We pulled into an empty industrial lot ten minutes later. One warehouse light glowed near the back. Another car was already there.
Carlino stepped out first, scanning the area before nodding for me to follow.
Inside, the place smelled like dust and oil. One of his men pointed at a table.
“The box was transferred here,” the man said. “No prints. No cameras nearby, again. Clean. Too smooth.”
“Too clean,” I muttered.
Carlino glanced at me. “Stay close.”
“I am already close,” I said — and immediately realized how that sounded.
His eyes flicked to mine, heat flashing and gone just as fast. Focus.
We moved deeper into the warehouse. Footsteps echoed in the distance — just workers clearing out, but every sound scraped against my nerves.
“You don’t look scared,” Carlino said quietly, still walking.
“I am,” I admitted. “I’m just more tired of being afraid than I am of being hurt.”
He looked at me differently after that. We circled back toward the exit when the lights flickered once overhead.
I froze. “Did you see—”
The power cut.
Darkness swallowed the warehouse. Someone cursed. A flashlight beam snapped on from across the room.
“Stay behind me,” Carlino ordered.
“I’m not—”
A loud crash echoed somewhere to our left. Not workers. Not normal.
Carlino grabbed my wrist and pulled me behind a metal support beam just as something clattered across the concrete floor where I’d been standing.
My heart slammed against my ribs. Voices. Running. His men shouted from the far side of the warehouse.
“This was a setup,” I whispered.
“I know.”
Another noise, closer this time. Carlino’s hand moved to his weapon, body tense in front of me. Protective. Solid. Unmovable.
I should’ve felt trapped.
I didn’t.
I felt—
Safe.
Which was worse. Footsteps rushed past the other side of the beam. A shadow moved.
Carlino lunged forward, shoving the figure hard into a stack of crates. A struggle. A grunt. Metal clanging.
I stepped out before he could stop me.
“Lina—”
“I’m fine!”
The attacker broke free and ran. Carlino started after him but stopped when another crash sounded behind us. Too many directions. Too many exits.

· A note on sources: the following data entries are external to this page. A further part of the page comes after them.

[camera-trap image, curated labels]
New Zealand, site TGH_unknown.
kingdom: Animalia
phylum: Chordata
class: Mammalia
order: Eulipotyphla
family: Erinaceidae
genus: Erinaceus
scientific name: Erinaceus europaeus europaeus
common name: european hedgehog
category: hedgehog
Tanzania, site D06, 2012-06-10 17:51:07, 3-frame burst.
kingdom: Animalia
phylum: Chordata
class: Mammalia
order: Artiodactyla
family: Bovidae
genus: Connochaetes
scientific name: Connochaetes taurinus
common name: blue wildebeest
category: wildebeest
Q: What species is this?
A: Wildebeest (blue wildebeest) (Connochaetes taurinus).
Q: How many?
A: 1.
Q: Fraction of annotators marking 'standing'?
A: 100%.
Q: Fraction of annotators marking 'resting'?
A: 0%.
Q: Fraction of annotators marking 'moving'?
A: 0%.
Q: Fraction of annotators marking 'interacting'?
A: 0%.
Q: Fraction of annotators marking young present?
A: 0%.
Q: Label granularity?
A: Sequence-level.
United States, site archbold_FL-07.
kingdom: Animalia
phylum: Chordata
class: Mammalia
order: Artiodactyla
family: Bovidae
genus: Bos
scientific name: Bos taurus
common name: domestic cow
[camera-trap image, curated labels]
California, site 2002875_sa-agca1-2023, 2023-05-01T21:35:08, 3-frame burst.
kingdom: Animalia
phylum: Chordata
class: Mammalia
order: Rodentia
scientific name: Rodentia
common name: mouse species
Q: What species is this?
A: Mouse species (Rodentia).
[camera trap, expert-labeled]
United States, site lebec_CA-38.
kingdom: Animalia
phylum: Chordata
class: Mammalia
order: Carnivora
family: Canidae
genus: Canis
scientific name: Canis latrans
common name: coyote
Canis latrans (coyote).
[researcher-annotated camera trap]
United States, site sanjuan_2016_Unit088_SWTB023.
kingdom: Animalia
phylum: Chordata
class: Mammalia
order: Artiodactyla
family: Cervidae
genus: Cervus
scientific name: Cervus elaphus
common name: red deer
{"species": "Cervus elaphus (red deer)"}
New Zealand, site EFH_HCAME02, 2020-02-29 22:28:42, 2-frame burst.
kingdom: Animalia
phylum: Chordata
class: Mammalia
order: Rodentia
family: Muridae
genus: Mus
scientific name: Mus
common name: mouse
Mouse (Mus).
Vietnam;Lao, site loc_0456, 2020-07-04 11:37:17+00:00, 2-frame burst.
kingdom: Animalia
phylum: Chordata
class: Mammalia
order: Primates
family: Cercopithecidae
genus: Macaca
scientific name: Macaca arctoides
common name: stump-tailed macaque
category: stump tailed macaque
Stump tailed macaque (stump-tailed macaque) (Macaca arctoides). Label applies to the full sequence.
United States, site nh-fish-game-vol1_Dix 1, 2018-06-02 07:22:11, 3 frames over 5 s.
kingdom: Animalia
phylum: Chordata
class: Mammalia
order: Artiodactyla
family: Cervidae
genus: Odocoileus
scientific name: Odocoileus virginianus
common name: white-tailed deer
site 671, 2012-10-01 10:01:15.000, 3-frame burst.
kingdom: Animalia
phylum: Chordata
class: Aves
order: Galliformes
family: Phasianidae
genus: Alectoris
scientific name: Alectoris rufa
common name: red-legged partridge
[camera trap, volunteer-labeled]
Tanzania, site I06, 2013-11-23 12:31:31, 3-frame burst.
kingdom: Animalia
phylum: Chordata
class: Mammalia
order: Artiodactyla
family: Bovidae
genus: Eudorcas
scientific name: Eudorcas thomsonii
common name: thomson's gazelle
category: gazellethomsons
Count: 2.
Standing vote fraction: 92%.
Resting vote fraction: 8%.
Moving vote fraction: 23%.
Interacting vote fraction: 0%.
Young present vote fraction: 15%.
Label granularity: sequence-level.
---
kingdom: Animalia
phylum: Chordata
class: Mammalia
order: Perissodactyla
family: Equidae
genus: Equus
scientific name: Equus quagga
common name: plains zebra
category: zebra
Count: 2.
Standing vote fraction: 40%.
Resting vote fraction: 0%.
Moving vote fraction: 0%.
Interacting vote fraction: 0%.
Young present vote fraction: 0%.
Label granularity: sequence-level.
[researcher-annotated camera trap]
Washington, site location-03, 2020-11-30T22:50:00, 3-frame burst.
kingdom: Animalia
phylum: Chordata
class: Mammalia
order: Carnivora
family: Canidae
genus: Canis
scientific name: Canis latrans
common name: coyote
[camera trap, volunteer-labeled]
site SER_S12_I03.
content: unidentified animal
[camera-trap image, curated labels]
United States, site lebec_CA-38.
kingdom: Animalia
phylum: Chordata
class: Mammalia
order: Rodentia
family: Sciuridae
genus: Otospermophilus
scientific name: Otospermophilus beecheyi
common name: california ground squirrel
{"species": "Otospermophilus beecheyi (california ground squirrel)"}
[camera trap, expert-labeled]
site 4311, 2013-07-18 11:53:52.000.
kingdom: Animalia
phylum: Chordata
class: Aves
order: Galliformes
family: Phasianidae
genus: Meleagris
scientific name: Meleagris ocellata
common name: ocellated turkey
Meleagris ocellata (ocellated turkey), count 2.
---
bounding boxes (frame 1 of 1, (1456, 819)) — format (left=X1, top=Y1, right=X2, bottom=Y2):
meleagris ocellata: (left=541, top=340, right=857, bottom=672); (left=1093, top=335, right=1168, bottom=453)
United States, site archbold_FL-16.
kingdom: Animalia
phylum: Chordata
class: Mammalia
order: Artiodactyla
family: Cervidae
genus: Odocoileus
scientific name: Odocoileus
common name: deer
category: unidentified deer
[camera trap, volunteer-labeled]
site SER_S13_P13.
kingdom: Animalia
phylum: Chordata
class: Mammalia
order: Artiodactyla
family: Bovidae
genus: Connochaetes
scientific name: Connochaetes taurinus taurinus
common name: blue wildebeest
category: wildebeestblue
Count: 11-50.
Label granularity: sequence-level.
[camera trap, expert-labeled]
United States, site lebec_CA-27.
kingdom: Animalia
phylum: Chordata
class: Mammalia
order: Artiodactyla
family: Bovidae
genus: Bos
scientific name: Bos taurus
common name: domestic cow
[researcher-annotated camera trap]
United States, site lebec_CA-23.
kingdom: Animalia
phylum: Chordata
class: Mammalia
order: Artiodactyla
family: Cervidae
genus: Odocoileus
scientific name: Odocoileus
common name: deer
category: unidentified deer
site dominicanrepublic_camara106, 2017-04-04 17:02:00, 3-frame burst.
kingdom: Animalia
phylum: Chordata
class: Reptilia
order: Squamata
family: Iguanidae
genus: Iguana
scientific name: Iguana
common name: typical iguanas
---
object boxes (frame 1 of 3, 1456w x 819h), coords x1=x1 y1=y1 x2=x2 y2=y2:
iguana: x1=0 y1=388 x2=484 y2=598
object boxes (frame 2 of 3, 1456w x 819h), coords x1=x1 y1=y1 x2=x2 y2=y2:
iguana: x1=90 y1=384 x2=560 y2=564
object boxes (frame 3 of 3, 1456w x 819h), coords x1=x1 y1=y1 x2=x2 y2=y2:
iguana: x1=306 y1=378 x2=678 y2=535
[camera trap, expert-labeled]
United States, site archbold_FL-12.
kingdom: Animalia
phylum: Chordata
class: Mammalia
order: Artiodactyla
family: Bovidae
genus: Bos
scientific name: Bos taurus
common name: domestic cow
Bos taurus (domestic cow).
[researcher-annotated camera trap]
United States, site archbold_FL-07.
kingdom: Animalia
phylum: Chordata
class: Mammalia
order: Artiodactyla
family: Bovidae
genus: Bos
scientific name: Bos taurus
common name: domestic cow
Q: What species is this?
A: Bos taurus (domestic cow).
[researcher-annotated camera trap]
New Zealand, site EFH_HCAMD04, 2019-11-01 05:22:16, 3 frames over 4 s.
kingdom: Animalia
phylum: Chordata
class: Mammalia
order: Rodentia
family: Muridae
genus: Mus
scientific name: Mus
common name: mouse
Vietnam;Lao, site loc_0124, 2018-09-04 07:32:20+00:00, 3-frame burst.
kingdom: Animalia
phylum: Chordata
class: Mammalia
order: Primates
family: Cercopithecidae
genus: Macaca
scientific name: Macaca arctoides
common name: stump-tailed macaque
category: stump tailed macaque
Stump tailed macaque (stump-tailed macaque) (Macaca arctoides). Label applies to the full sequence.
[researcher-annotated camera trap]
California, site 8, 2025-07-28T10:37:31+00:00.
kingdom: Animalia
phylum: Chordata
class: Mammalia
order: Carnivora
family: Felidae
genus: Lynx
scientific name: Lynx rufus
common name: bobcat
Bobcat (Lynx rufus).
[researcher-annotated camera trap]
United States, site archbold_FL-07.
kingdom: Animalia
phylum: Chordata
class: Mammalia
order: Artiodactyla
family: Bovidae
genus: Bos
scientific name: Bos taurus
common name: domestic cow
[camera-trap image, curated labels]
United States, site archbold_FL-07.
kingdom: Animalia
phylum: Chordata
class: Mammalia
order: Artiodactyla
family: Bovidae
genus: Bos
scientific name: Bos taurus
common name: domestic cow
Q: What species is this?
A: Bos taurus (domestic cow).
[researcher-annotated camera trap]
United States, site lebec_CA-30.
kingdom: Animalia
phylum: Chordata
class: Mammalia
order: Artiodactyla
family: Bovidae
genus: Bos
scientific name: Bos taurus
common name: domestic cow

“They’re not trying to fight,” Carlino said. “They’re distracting.”
“For what?” I asked.
Then we both saw it.
His car.
Headlights flashing on and off wildly outside the warehouse doors.
My stomach dropped. “There’s something in it.”
Carlino swore under his breath and ran. I followed. By the time we reached the car, one of his men was already there, pale.
“There’s a phone on the driver’s seat,” the man said. “It’s ringing.”
Carlino opened the door slowly.
The screen lit up the interior with a cold glow.
Unknown number.
Ring.
Ring.
Ring.
“Don’t answer,” I whispered.
He looked at me once. Then he picked it up.
“Carlino,” he said, voice like steel. A distorted voice replied through the speaker, calm and amused.
“You’re getting slower.”
Carlino’s expression didn’t change. “You wanted my attention. You have it.”
A pause. Static.
“Not yet,” the voice said. “This was just to prove we can reach her anywhere.”
My blood ran cold.
Carlino’s jaw flexed. “Say her name.”
A soft chuckle crackled through the phone. “We’ll save that for when you’re ready to trade.”
The line went dead.
Silence crushed the air around us.
Trade?
Carlino lowered the phone slowly.
I met his eyes. “What did they mean?”
He didn’t answer. That terrified me more than the call.